Proposition 5.10.14. Change of basis and matrix multiplication.

Suppose that \(B_1\) and \(B_2\) are bases of \(\R^n\text{.}\) Then there is a matrix \(C\) with the following property: If \(\vec w\) is any vector in \(\R^n\text{,}\) and \((r_1,r_2,\ldots,r_n)\) and \((s_1,s_2,\ldots,s_n)\) are the are the coordinates of \(\vec w\) with respect to the bases \(B_1\) and \(B_2\text{,}\) then

\begin{equation*} \begin{bmatrix} s_1\\ s_2\\ \vdots \\s_n \end{bmatrix} = C \begin{bmatrix} r_1\\ r_2\\ \vdots \\r_n \end{bmatrix}\text{.} \end{equation*}

Proof.

From Observation 5.10.7, there exist matrices \(A_1\) and \(A_2\) satisfying

\begin{equation*} A_1 \begin{bmatrix} r_1\\r_2\\ \vdots \\r_n \end{bmatrix} = \vec w = A_2 \begin{bmatrix} s_1\\s_2\\ \vdots \\s_n \end{bmatrix}\text{.} \end{equation*}

Setting \(C=A_2^{-1}A_1\text{,}\) we have

\begin{equation*} C \begin{bmatrix} r_1\\ r_2\\ \vdots \\r_n \end{bmatrix} =A_2^{-1}A_1 \begin{bmatrix} r_1\\ r_2\\ \vdots \\r_n \end{bmatrix} =A_2^{-1}\vec w = \begin{bmatrix} s_1\\ s_2\\ \vdots \\s_n \end{bmatrix}\text{.} \end{equation*}

Theorem 5.10.15. Change of basis theorem.

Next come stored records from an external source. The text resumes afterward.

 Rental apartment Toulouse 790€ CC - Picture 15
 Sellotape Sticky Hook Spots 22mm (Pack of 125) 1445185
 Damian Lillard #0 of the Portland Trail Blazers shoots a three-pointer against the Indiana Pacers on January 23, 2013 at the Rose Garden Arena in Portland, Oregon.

Suppose that \(B_1=\{\vec x_1, \vec x_2, \ldots, \vec x_n\}\) and \(B_2=\{\vec y_1, \vec y_2, \ldots, \vec y_n\}\) are bases of \(\R^n\text{,}\) that \(\vec w\) is a vector in \(\R^n\text{,}\) and that \((r_1,r_2,\ldots,r_n)\) and \((s_1,s_2,\ldots,s_n)\) are the are the coordinates of \(\vec w\) with respect to the bases \(B_1\) and \(B_2\text{.}\) In addition, let \((c_{1,j}, c_{2,j},\ldots, c_{n,j})\) be the coordinates of \(\vec x_j\) with respect to \(B_2\text{,}\) that is,

\begin{align*} \vec x_j=c_{1,j} \vec y_1+c_{2,j}\vec y_2+ \cdots + c_{n,j}\vec y_n \amp\amp \text{ for } 1\leq j\leq n\text{.} \end{align*}

Then, for \(C= \begin{bmatrix} c_{i,j} \end{bmatrix} \text{,}\)

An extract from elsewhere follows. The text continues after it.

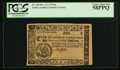 Colonial Notes:South Carolina, South Carolina December 23, 1776 $6 PCGS Choice About New 58PPQ.....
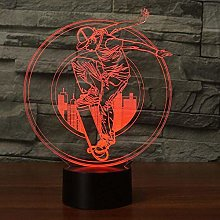 Optical Illusion 3D Skateboard Night Light 7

\begin{equation*} \begin{bmatrix} s_1\\ s_2\\ \vdots \\s_n \end{bmatrix} = C \begin{bmatrix}r_1\\r_2\\ \vdots\\r_n\end{bmatrix}\text{.} \end{equation*}

Proof.

Using

\begin{gather*} \vec x_1 = c_{1,1}\vec y_1+c_{2,1}\vec y_2 +\cdots+ c_{n,1}\vec y_n\\ \vec x_2 = c_{1,2}\vec y_1+c_{2,2}\vec y_2 +\cdots+ c_{n,2}\vec y_n\\ \vdots\\ \vec x_n = c_{1,n}\vec y_1+c_{2,n}\vec y_2 +\cdots+ c_{n,n}\vec y_n \end{gather*}

and

\begin{equation*} \vec w = r_1\vec x_1+r_2\vec x_2+\cdots+r_n\vec x_n = s_1\vec y_1+s_2\vec y_2+\cdots+s_n\vec y_n\text{,} \end{equation*}

we see that

\begin{align*} s_1\vec y_1+s_2\vec y_2+\cdots+s_n\vec y_n \amp = r_1\vec x_1+r_2\vec x_2+\cdots+r_n\vec x_n \\ \amp = r_1(c_{1,1}\vec y_1+c_{2,1}\vec y_2 +\cdots+ c_{n,1}\vec y_n) \\ \amp \phantom{===} +r_2(c_{1,2}\vec y_1+c_{2,2}\vec y_2 +\cdots+ c_{n,2}\vec y_n) \\ \amp\phantom{===|} \vdots\\ \amp \phantom{===} +r_n(c_{1,n}\vec y_1+c_{2,n}\vec y_2 +\cdots+ c_{n,n}\vec y_n) \\ \amp = (r_1 c_{1,1}+r_2 c_{1,2}+\cdots+r_n c_{1,n})\vec y_1 \\ \amp \phantom{===} + (r_1 c_{2,1}+r_2 c_{2,2}+\cdots+r_n c_{2,n})\vec y_2 \\ \amp\phantom{===|} \vdots\\ \amp \phantom{===} + (r_1 c_{n,1}+r_2 c_{n,2}+\cdots+r_n c_{n,n})\vec y_n \text{.} \end{align*}

Using Proposition 5.9.4, we have

\begin{gather*} s_1=r_1 c_{1,1}+r_2 c_{1,2}+\cdots+r_n c_{1,n}\\ s_2=r_1 c_{2,1}+r_2 c_{2,2}+\cdots+r_n c_{2,n}\\ \vdots\\ s_n=r_1 c_{n,1}+r_2 c_{n,2}+\cdots+r_n c_{n,n}\text{,} \end{gather*}

which is identical to

\begin{equation*} \begin{bmatrix} s_1\\ s_2\\ \vdots \\s_n \end{bmatrix} = C \begin{bmatrix}r_1\\r_2\\ \vdots\\r_n\end{bmatrix}\text{.} \end{equation*}

Observation 5.10.16.

Notice that Theorem 5.10.15 gives an algorithm for constructing the desired matrix \(C\text{.}\) For each \(k=1,2,\ldots,n\text{,}\) let \(\vec z_k\) be the coordinates of \(\vec x_k\) with respect to \(B_2\text{.}\) Using column vectors, let \(C= \begin{bmatrix} \vec z_1\amp\vec z_2\amp\cdots\amp\vec z_n \end{bmatrix} \text{.}\) Then

\begin{equation*} \begin{bmatrix} s_1\\ s_2\\ \vdots \\s_n \end{bmatrix} = C \begin{bmatrix}r_1\\r_2\\ \vdots\\r_n\end{bmatrix}\text{.} \end{equation*}

Also, notice that Proposition 5.10.8 is a special case of Theorem 5.10.15 where \(B_1=\{\vec x_1,\ldots,\vec x_n\}\) and \(B_2\) is the standard basis.